ISIL’s killer propaganda
Easy uploading has also helped those who would have struggled to manage mass-media campaigns in previous decades. The Islamic State of Iraq and the Levant fighters of Iraq and Syria have won as many as 20,000 recruits from the West with the help of videos of killings and relic-destruction – often accompanied by the group’s theme tune.
YouTube is blocked by many authoritarian governments; its staff members remove content that is overly gruesome or linked to terrorism. But pulling down videos of sermons from such hard-line clerics as Anwar al-Awlaki is “like playing Whac-A-Mole”, said Wallace, as they are reposted by different users.
“One wonders whether the Red Brigades, the Red Army Faction and Europe’s other terror groups from the 1960s onwards would have been more successful if they could hand out anything more than pamphlets and wrist bracelets,” Wallace told Al Jazeera.
“Even the 9/11 terrorist masterminds didn’t have these tools to recruit or spread their agenda.”
The site is also a platform for zealots at the other end of the spectrum, such as the makers of the anti-Islam Innocence of Muslims video, which spurred often-violent protests in some 20 countries. Quran-bashing in Fitna, a 2008 short film by Dutch parliamentarian Geert Wilders, did little for harmony between Europe’s Christians and Muslims.
“YouTube mirrors what we see across the internet, which is not one monolithic thing,” said De Rosa. “It’s a kaleidoscope of people, themes and memes from light-hearted entertainment to tough social, political issues and everything in between.”
Who to believe?
In Ukraine, where a fragile truce holds between government forces and pro-Russian eastern rebels, YouTube spreads video, views and propaganda for all sides. In February 2014, some 90,000 videos of Maidan protests were uploaded to YouTube and have been viewed 25 million times.
Clips also help narrate a four-year-old civil war in Syria that has become too risky for many media outlets to cover. Regularly uploaded footage of bloodied bodies and severed limbs is blamed on anti-government rebels and loyalists – often depending on who is doing the accusing. Syria clips have attracted some 200 million views.
Yet all this content has not yielded any landmark shifts. Autocrats still run Iran and Egypt. Kony is at large, Putin is resolute. Armed groups still make videos and, according to many activists, American cops remain too heavy-handed.

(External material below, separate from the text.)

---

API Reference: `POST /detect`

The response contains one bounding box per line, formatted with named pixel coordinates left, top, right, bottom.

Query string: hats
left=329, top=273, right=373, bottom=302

For De Rosa, the decade-old site poses more questions than it answers.
“YouTube won’t change these complicated unresolved issues that play out over much longer periods of time,” he told Al Jazeera. “It’s a tool to address those problems, a way to disseminate information to a wider audience.
“It’s the people who see it, the viewers, who have to figure out how to bring about change.”